DESCRIPTION OF THE TASK:
Show each line below that contains the word "years", copying each such line in full. Case counts.

····················

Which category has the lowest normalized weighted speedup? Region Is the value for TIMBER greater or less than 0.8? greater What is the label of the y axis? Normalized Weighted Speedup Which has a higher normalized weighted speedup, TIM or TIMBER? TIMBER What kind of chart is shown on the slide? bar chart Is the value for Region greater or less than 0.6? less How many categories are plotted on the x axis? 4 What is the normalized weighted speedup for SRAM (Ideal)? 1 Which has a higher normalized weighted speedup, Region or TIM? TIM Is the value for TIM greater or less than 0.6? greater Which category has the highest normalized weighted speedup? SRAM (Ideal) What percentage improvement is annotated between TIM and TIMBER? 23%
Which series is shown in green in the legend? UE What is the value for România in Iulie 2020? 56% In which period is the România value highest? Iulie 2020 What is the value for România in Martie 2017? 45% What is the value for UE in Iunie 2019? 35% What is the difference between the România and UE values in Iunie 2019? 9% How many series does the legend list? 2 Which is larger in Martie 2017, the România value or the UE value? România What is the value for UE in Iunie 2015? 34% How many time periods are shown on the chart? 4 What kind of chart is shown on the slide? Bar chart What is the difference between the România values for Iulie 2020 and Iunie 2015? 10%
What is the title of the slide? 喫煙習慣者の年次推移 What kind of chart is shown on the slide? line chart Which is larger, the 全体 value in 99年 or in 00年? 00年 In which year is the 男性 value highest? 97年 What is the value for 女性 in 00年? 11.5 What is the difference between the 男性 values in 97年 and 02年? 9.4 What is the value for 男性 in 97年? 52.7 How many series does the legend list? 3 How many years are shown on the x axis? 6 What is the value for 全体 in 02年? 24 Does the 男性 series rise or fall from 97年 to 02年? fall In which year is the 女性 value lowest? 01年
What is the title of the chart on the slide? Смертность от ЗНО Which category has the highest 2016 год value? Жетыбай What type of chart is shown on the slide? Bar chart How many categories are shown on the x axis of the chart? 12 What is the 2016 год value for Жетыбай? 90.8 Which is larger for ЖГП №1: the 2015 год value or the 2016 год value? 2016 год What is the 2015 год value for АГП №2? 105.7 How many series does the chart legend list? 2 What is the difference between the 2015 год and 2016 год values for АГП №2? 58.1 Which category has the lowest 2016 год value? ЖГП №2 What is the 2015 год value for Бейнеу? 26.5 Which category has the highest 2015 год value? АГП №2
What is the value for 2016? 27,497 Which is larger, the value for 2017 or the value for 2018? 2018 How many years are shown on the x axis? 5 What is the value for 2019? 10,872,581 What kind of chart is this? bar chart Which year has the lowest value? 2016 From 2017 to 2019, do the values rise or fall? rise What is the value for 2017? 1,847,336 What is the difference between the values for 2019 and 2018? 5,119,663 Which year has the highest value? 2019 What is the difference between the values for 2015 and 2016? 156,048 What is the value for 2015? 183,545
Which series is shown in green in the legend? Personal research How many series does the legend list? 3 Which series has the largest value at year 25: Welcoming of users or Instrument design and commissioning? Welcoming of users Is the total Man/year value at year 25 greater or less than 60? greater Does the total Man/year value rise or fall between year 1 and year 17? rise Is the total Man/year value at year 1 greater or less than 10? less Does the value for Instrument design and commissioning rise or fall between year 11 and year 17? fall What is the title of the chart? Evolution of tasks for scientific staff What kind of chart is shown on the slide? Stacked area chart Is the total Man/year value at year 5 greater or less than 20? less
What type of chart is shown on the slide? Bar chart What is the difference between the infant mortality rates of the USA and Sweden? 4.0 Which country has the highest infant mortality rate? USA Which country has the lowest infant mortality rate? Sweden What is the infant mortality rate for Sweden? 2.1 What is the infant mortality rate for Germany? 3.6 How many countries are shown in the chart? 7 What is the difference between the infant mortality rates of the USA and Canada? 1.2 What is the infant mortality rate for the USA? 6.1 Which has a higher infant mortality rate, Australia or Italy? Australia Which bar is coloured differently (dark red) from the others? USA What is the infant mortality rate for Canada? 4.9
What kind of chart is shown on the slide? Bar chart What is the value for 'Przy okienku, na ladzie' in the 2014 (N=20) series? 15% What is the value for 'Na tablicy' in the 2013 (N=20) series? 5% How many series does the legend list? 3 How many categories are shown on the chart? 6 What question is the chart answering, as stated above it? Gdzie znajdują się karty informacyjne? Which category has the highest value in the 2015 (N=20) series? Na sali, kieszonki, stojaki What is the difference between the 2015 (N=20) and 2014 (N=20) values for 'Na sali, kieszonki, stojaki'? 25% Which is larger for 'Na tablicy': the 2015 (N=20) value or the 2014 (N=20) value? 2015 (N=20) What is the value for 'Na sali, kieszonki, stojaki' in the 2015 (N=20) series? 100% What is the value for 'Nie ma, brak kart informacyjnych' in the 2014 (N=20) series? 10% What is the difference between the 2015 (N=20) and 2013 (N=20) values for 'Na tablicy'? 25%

····················

RESULT OF THIS EXERCISE:
What is the title of the slide? 喫煙習慣者の年次推移 What kind of chart is shown on the slide? line chart Which is larger, the 全体 value in 99年 or in 00年? 00年 In which year is the 男性 value highest? 97年 What is the value for 女性 in 00年? 11.5 What is the difference between the 男性 values in 97年 and 02年? 9.4 What is the value for 男性 in 97年? 52.7 How many series does the legend list? 3 How many years are shown on the x axis? 6 What is the value for 全体 in 02年? 24 Does the 男性 series rise or fall from 97年 to 02年? fall In which year is the 女性 value lowest? 01年
What is the value for 2016? 27,497 Which is larger, the value for 2017 or the value for 2018? 2018 How many years are shown on the x axis? 5 What is the value for 2019? 10,872,581 What kind of chart is this? bar chart Which year has the lowest value? 2016 From 2017 to 2019, do the values rise or fall? rise What is the value for 2017? 1,847,336 What is the difference between the values for 2019 and 2018? 5,119,663 Which year has the highest value? 2019 What is the difference between the values for 2015 and 2016? 156,048 What is the value for 2015? 183,545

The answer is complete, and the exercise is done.